Case 5B - In this case the relationship between the variables x1 and y1 appears to be quite strong. As the values of x1 increase the values of y1 decrease almost linearly. There is some randomness present, since the data points do not fall into one line. The variables appear clearly dependent on each other. Based on a visual analysis of the scatter plot there should be a strong linear regression with a negative slope coefficient (parameter associated with x1. If you now look at the regression model and, in particular, the R2 = 0.9475, you can conclude that only about 94.75% of the variability in the data is explained by the model. This, in fact, is quite strong. Based on what we see and know, we conclude that there is significant regression. Please see the animation above. (Note: We will discuss the R2-concept a little later).

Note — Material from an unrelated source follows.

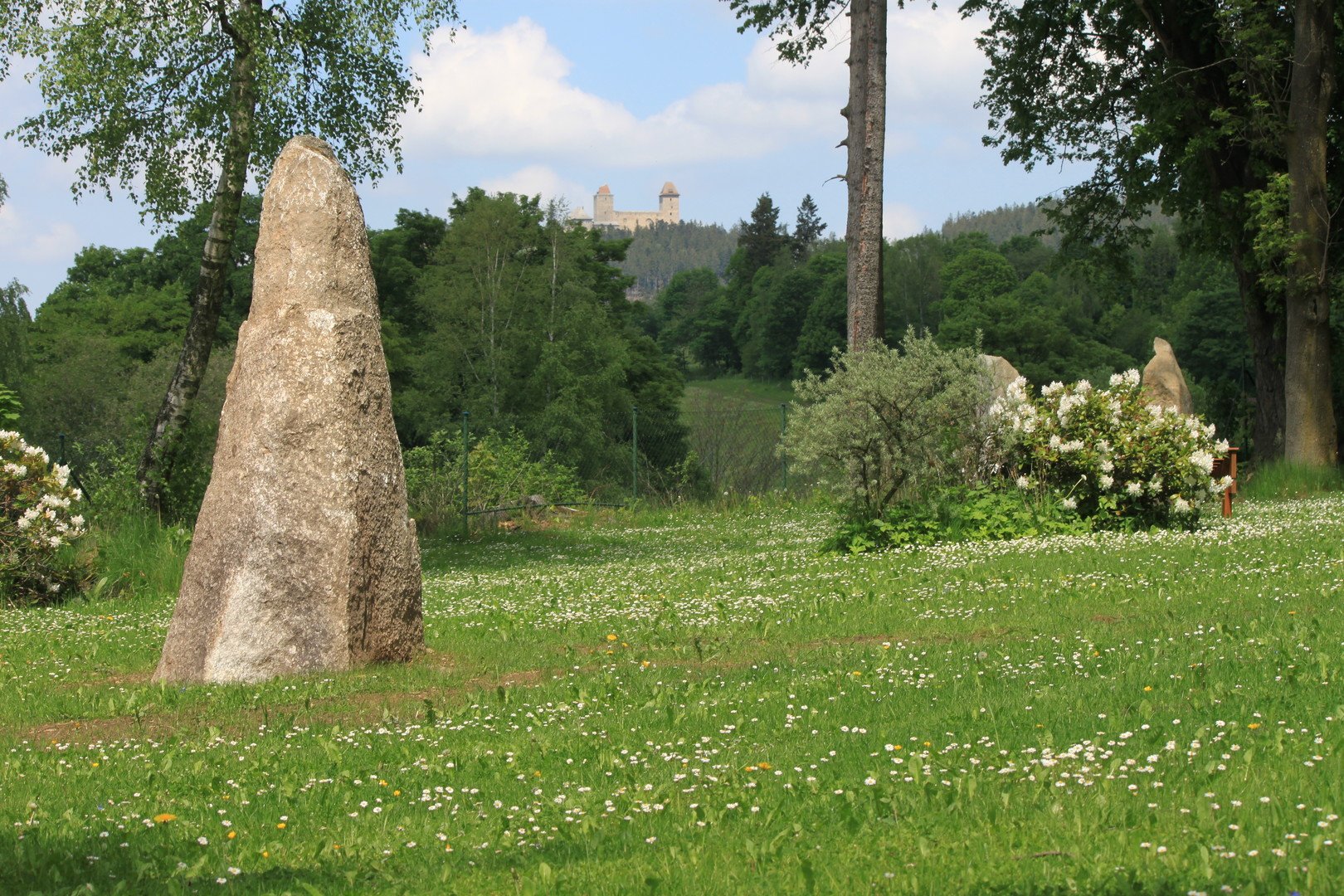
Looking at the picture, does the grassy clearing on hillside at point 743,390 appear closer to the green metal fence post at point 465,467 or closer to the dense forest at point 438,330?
the dense forest at point 438,330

Case 5C - There appears to be a strong relationship between the variables x1 and y1. However, this relationship is not linear. As the values of x1 increase the values of y1 first steadily increase and then steadily decrease. The y1 values peak at x1 = 5 The variables appear to be quite strongly dependent. Based on a visual analysis of the scatter plot the linear regression should be quite weak. If you now look at the regression model and, in particular, the R2 = 0.0229, you can conclude that only about 2.3% of the variability in the data is explained by the model. This, in fact, is very weak. Based on what we see and know, we conclude that the simple (univariate) linear regression model does not work in this case. However, another type of a regression model may be able to capture the pattern.
When you compare Cases 5A and 5C, you notice that the resulting linear models and R2 are very close to each other. However, as you see, these cases are very different. In Case 5A the variables appear to have no or very little relationship, but in Case 5C, the variables appear quite strongly (even though not linearly) related. Please see the animation above.
This shall serve as a caution for practice, i.e. we should not conclude independency (no association) of variables too quickly, and should also not conclude that a model does not exist for a given situation. Rather, we should generate several models, and assume rather, that relationships between variables may exist, but those relationships may not be linear. Note: In Module 3 we will explore modeling of Case 5C-type situations.